Hallo,das ist so korrekt. Beim Erstkonsument wird das fast sicher ohne Weiteres eingestellt. Bei der zweiten Auffälligkeit kann es aber sein, dass die Einstellung mit einer Zahlungsauflage garniert wird oder ein jüngerer Konsument mit ein paar Sozialstunden an die Rechtslage erinnert wird. Stehen z.B. schon zwei Käufe beim Dealer des Vertrauens in der Akte ist mit einer Verurteilung zu rechnen. Hier gibt es aber durchaus Unterschiede nach Bundesländern.
Hallo Kai,
ok, danke für die detaillierte Aufklärung. Ich war verwundert weil ich davon noch nicht gehört hatte. Wenngleich es nach der Lektüre des von Dir geschriebenen logisch erscheint bzw. logisch ist. Mir sind zwar diverse Fälle ähnlich des TE bekannt, jedoch war ein Ermittlungsverfahren wegen Besitz nie Bestandteil der Gespräche mit den Betroffenen. Vermutlich weil es eben eingestellt wurde. In anderen Fällen wurde beim Beschuldigten etwas gefunden und dann war der Sachverhalt auch schnell eindeutig bzw. ein Ermittlungsverfahren wegen Besitz Bestandteil der Erzählung.
Auf jeden Fall habe ich wieder etwas gelernt. Hätte ich auch selbst draufkommen können 😁
Zitat:
Original geschrieben von birscherl
Nein, da kann ich dir nicht zustimmen, weil die Rechtsprechung regelmäßig anders entscheidet. Ein bisschen zum Einlesen: http://strafverteidigung-hamburg.com/.../
Danke für die Quelle. Ich habe damit dann auch noch ein paar weitere gefunden:
Zitat:
Ein Sichverschaffen von Betäubungsmitteln in sonstiger Weise (§ 29 Abs. 1 Satz 1 Nr. 1 BtMG) setzt voraus, dass der Täter die tatsächliche Verfügungsgewalt über das Betäubungsmittel erlangt. Diese Voraussetzung ist nicht erfüllt, wenn das Betäubungsmittel in verbrauchsgerechter Menge zum sofortigen Verbrauch überlassen wird; denn in diesem Fall liegt (lediglich) ein strafloser Konsum vor (Anschluss an BGH NStZ 1993, 132; BayObLG NStZ 1990, 395; OLG München NStZ 2006, 579; OLG Nürnberg StraFo 2006, 122; OLG Hamburg NStZ 2008, 287).

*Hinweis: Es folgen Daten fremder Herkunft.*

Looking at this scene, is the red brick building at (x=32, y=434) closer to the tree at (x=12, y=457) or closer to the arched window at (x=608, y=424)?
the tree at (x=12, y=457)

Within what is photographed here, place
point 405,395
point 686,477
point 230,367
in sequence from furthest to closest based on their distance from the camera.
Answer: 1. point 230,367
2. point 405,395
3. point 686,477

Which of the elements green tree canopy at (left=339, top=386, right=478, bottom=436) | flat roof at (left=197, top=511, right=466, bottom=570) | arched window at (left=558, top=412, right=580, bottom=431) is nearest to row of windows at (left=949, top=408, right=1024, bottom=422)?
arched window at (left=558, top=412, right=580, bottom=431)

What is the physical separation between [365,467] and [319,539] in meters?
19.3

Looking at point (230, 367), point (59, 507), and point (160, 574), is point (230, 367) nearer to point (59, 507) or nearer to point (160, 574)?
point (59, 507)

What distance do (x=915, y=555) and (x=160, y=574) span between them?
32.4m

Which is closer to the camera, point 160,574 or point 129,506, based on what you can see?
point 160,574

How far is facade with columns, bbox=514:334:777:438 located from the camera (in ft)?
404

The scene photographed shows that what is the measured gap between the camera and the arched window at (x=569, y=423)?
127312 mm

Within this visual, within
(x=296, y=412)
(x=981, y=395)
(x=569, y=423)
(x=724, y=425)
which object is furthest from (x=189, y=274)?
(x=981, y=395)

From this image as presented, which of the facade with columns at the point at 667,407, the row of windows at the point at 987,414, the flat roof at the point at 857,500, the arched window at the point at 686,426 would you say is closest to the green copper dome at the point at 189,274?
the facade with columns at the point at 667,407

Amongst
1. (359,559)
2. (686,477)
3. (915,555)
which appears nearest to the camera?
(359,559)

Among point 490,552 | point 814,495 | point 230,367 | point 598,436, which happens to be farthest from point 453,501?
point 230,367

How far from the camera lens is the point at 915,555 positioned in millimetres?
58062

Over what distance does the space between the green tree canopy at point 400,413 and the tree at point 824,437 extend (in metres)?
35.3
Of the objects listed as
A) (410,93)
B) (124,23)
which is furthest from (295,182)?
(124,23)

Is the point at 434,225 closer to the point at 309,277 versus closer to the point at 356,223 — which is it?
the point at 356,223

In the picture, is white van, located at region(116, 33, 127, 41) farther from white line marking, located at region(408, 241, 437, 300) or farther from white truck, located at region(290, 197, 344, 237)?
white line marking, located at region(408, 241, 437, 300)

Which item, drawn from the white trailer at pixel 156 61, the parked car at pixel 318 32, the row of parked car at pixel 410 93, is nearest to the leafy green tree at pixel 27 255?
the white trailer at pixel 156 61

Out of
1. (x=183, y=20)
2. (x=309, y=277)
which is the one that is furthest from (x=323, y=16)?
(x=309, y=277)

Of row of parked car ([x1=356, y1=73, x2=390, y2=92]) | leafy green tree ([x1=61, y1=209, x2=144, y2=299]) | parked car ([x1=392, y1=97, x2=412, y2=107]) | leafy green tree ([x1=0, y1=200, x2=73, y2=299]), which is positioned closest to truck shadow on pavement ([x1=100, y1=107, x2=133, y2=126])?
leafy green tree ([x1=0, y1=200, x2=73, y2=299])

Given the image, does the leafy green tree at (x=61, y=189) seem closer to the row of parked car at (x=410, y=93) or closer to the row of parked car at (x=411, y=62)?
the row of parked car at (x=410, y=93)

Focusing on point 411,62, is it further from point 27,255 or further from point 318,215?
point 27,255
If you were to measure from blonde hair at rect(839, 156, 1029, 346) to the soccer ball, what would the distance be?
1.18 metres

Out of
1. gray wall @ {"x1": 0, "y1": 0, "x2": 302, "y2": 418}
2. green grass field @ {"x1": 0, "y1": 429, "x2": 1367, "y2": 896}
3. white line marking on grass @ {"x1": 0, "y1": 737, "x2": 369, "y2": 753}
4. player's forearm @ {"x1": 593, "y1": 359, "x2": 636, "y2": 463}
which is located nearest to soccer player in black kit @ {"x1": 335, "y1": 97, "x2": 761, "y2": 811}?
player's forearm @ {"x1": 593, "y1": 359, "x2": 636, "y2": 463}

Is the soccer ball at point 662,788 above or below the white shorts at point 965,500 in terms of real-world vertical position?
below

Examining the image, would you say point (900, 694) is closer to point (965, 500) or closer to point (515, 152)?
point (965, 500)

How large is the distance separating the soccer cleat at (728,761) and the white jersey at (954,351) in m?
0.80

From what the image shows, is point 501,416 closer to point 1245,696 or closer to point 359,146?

also lag ich in dem Punkt falsch.
An der Aussage, dass es zunächst zu einem Ermittlungsverfahren kommt, halte ich aber fest. Es ist im Rahmen des Ermittlungsverfahren zu prüfen, ob ein strafrechtlich relevanter Besitz beweisbar ist. Falls nein: Einstellung.
Zitat:
Original geschrieben von Kai R.
An der Aussage, dass es zunächst zu einem Ermittlungsverfahren kommt, halte ich aber fest. Es ist im Rahmen des Ermittlungsverfahren zu prüfen, ob ein strafrechtlich relevanter Besitz beweisbar ist. Falls nein: Einstellung.
So habe ich Deine Ausführungen auch verstanden und halte sie für nachvollziehbar. Wie bereits erwähnt, ich hatte noch nie davon gehört. Vermutlich eben weil es eingestellt wurde und der Betroffene mit den Dingen beschäftigt war, die ihm tatsächlich zur Last gelegt werden konnten und für die er die Konsequenzen zu tragen hatte.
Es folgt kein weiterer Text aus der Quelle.